En el juicio también declaró Jenaro, padre de la menor Magdalena, quien explicó que supo de lo ocurrido cuando se lo contó su hija acompañada de Estrella, siendo esta última la madre de un amigo de su hija. El testigo señaló que su hija le explicó que había acudido al domicilio de unos conocidos para cuidar de una niña pequeña pues la madre estaba trabajando por la noche y que mientras dormía en la habitación, entró el procesado y la agredió sexualmente. El Sr. Bernardino señaló que tras conocer lo sucedido acudió inmediatamente a una comisaría de Policía próxima a su domicilio para denunciar los hechos y desde allí les derivaron al DIRECCION002 de Zaragoza. El testigo relató que desde entonces su hija está muy afectada psicológicamente y que necesita dormir con la luz encendida.
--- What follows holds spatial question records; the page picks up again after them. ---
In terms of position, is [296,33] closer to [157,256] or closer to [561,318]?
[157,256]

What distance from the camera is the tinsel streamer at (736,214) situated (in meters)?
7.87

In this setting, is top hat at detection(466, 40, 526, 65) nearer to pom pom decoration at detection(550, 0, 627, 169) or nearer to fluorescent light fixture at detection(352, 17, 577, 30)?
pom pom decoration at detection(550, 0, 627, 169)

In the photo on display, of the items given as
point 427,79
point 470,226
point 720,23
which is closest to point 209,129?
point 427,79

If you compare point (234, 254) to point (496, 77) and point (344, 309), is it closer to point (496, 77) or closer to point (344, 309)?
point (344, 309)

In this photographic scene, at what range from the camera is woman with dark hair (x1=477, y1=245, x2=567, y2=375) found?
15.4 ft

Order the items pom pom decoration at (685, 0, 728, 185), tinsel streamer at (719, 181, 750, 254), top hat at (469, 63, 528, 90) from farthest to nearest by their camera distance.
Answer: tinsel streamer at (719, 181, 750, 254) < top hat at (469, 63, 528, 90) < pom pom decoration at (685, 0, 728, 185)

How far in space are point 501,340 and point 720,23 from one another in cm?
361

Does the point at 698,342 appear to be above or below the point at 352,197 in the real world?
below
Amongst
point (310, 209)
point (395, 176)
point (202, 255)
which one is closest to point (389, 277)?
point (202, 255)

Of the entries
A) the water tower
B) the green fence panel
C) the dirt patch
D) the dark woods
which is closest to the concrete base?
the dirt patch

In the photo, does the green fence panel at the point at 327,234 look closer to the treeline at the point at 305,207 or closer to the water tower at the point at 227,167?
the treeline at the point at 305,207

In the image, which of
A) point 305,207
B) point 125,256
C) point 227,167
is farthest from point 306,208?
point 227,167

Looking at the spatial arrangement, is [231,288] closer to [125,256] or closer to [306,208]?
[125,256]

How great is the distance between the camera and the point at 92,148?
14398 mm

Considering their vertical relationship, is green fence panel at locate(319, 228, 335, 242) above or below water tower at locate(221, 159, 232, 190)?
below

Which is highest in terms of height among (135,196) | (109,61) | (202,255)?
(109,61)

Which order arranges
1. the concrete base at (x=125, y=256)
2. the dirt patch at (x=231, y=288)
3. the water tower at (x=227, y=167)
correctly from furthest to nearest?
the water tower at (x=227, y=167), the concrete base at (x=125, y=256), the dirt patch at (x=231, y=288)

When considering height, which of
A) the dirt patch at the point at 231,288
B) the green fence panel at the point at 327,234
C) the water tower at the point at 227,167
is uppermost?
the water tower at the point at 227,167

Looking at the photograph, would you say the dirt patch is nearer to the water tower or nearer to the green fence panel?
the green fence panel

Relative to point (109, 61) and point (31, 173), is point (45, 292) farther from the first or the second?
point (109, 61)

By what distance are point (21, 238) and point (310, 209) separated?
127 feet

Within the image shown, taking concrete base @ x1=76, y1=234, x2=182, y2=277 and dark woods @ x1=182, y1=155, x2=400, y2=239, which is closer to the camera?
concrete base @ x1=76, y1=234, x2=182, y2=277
Por su parte, Vicenta, esposa del procesado, manifestó que contactó con Magdalena para que esta última cuidara de su hija ya que la testigo tenía que trabajar. La Sra. Vicenta explicó que era la primera vez que Magdalena se quedaba a cuidar de su hija y que se marchó a trabajar instantes antes de que Magdalena llegara a su domicilio. La testigo explicó que esa noche trabajó en su horario habitual de 20.40 a 8.00 horas y que su marido sabía que tenía que trabajar. La testigo reconoció haberse comunicado con Magdalena durante esa noche a través de "WhatsApp" y que le dijo que se quedara a dormir en su domicilio y que se encerrara con pestillo en la habitación. Expuso la testigo que esto último se lo dijo porque sabía que su marido iba a llegar bebido a casa, pero no para advertirla de que podía correr algún peligro a manos de su esposo. Así mismo, la testigo reconoce que, aunque no se comunicó con su marido esa noche, este último le envió un mensaje diciéndole que había llegado a casa, por lo que se lo dijo a Magdalena. La testigo indica que es cierto que recibió un mensaje de "WhatsApp" de Magdalena donde esta última le explicaba que había sido violada, pero sin llegar a creer lo que le contaba. Vicenta manifestó que cuando llegó al domicilio al día siguiente habló con Magdalena y la vio normal, le preguntó como estaba, respondiéndole Magdalena que bien, acompañándola hasta la parada del autobús. La testigo también dijo que después de los hechos ha querido contactar con Magdalena a través del teléfono del procesado sin conseguirlo.
En el plenario declararon las Médicos Forenses Raimunda y Reyes quienes, ratificando el contenido de los informes obrantes en las actuaciones, indicaron que no detectaron lesiones físicas en la víctima, explicando que no siempre tiene que haber lesiones cuando se produce una agresión sexual como la que nos ocupa. Así mismo, las peritos expusieron que la situación de estrés postraumático que presenta Magdalena resulta compatible con los hechos denunciados y que el cuadro clínico psicológico que presenta puede disminuir con el paso del tiempo, pero que no va a desaparecer nunca. Por último, las doctoras indicaron que no recordaban si Magdalena les explicó que era virgen cuando sucedieron los hechos, sin que una agresión sexual como la denunciada tenga que dejar evidencias en el himen de la menor.
La psicóloga Sonsoles que ha asistido a Magdalena durante los últimos meses depuso también en el juicio. La misma se ha ratificado en sus informes y ha señalado que en un primer momento Magdalena presentaba un grado de afectación psicológico importante, con ansiedad, pesadillas, irritabilidad, llanto, sentimiento de culpa, impidiéndole desarrollar una vida normal. Con el trascurso del tiempo, la perito señaló que los síntomas se han ido diluyendo y que Magdalena ha experimentado una mejoría, si bien en las últimas semanas, debido a la proximidad del juicio y a la necesidad de revivir lo sucedido, han vuelto a aparecer síntomas pasados.
Por último, depusieron el facultativo número NUM004 y la Titulada Superior nº NUM005 del Laboratorio de Biología-ADN, quienes ratificaron sus informes, y concluyeron que hallaron en la parte delantera de la braga de Magdalena un haplotipo del cromosoma Y coincidente con el del procesado, aclarando los expertos que este tipo de cromosoma solo lo presentan los individuos del mismo linaje paterno, es decir, se transmite de padres a hijos. Finalmente, los peritos explicaron que el hallazgo del haplotipo coincidente con el del procesado se acotó a través de la luz ultravioleta que detecta los fluidos, por lo que es muy poco probable que ese resto celular procediera de las manos o incluso del sudor pues este último fluido tiene muy poca fluorescencia.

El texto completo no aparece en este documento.